La pérdida de competitividad de las economías europeas es una cuestión que suscita amplia preocupación en el continente, particularmente en la parte occidental del mismo. Mientras el foco de atención ha estado habitualmente puesto en los costes laborales, recientemente son las exigencias regulatorias de la Unión Europea las que están siendo muy contestadas. Se trate de las condiciones para acceder e invertir los fondos Next Generation UE, o de los requisitos establecidos para las más diversas actividades productivas al objeto de luchar contra el cambio climático, parece indiscutible que las exigencias europeas en materia regulatoria son muy superiores a las de ningún otro espacio económico.
No obstante, también el coste de la energía ha sido un sensible obstáculo para el mantenimiento de esa competitividad. Como revela el gráfico, a raíz de la invasión rusa de Ucrania, el precio del gas natural sufrido por los productores europeos llegó a decuplicar el de Estados Unidos, multiplicando también el experimentado en Japón, superior en épocas de normalidad, al tratarse esencialmente de gas natural licuado (GNL). Es cierto que el daño a la actividad productiva no ha sido mayor por las ayudas públicas recibidas en toda Europa, desde la asunción de la totalidad del coste durante varios meses en Alemania al fuerte descuento generado por la “excepción ibérica”. Un invierno particularmente suave en el tránsito 2022-2023 también evitó un impacto mayor.
No menos relevante fue la capacidad de Europa para encontrar (ignorando, por cierto, cualquier preocupación medioambiental) sustitutos al gas natural ruso importado por gaseoducto, principal fuente de suministro antes de la invasión. El aumento de las compras de GNL a Estados Unidos ha sido crucial en ese proceso de sustitución. Por ello, cuando por fin el coste del gas vuelve a ser similar al soportado por Japón y “solo” algo más del doble que en Estados Unidos, la decisión de la Administración Biden de “pausar” los permisos de exportación de ese GNL puede volver a presionar al alza sobre el coste del gas natural en Europa. De momento, un segundo invierno de frío muy moderado (salvo dos o tres semanas en las que se ha vivido en el extremo opuesto) ayuda a que los mercados anticipen estabilidad a corto plazo en tales precios.

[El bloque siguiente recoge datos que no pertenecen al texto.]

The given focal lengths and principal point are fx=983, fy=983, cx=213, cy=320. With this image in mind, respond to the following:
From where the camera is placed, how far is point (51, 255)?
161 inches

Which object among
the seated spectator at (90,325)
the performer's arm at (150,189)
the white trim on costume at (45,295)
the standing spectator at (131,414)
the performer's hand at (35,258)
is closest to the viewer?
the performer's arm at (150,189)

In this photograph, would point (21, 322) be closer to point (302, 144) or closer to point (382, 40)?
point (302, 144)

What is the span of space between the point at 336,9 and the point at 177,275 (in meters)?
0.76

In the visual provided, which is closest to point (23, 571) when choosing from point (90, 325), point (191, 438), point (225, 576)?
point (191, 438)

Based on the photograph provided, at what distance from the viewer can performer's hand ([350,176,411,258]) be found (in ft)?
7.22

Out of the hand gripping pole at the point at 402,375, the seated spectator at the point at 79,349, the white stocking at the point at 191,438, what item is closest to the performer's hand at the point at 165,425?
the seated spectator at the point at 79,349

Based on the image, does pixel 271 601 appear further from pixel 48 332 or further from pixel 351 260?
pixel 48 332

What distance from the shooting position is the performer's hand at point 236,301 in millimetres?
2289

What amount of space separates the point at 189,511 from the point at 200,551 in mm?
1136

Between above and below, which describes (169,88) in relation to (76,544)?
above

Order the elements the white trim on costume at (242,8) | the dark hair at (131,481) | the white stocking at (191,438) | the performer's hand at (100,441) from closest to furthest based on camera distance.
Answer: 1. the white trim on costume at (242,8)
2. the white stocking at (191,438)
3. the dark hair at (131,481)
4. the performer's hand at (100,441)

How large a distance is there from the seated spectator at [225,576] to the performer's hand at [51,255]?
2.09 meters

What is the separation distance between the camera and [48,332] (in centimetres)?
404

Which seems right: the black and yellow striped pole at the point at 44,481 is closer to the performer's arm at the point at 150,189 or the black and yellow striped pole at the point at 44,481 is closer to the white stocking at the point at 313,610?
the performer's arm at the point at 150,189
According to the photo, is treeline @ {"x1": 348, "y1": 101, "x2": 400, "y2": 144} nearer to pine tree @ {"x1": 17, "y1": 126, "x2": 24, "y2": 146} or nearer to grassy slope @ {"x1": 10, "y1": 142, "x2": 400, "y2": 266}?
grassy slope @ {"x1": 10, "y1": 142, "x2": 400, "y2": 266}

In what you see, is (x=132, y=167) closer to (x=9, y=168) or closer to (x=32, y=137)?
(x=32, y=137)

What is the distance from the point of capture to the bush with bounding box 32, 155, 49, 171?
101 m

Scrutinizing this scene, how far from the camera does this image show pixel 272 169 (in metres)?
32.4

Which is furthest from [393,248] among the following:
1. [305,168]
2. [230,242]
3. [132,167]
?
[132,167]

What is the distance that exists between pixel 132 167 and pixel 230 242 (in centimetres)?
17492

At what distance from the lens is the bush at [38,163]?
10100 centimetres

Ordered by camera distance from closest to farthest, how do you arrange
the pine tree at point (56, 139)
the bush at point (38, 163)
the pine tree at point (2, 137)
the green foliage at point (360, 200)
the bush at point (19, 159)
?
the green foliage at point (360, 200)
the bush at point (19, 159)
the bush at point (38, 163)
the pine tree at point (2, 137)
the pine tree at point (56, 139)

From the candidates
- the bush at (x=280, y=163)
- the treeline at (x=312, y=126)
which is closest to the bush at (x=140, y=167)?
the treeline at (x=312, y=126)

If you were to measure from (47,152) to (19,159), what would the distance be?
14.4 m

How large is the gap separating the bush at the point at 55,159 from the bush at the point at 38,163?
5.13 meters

Con todo, la factura energética seguirá dañando la competitividad relativa de las economías europeas mientras la UE carezca de una estrategia compartida y consistente en la materia. Europa quiere librarse de los hidrocarburos por contaminantes; rechaza la energía nuclear (con excepciones, como la francesa) por peligrosa; duda de la “energía verde”, primero por cara, ahora por atentar contra el medio y el paisaje rurales, siempre por ser irregular en su suministro; y, bueno, tampoco somos muy de ahorrar, que, al fin y al cabo, somos países ricos (¿a que el lector conoce edificios y medios de transporte en los que es casi necesario estar en manga corta en invierno y abrigado en verano?). Con todo ello a la vez, seguiremos con la energía más cara del mundo.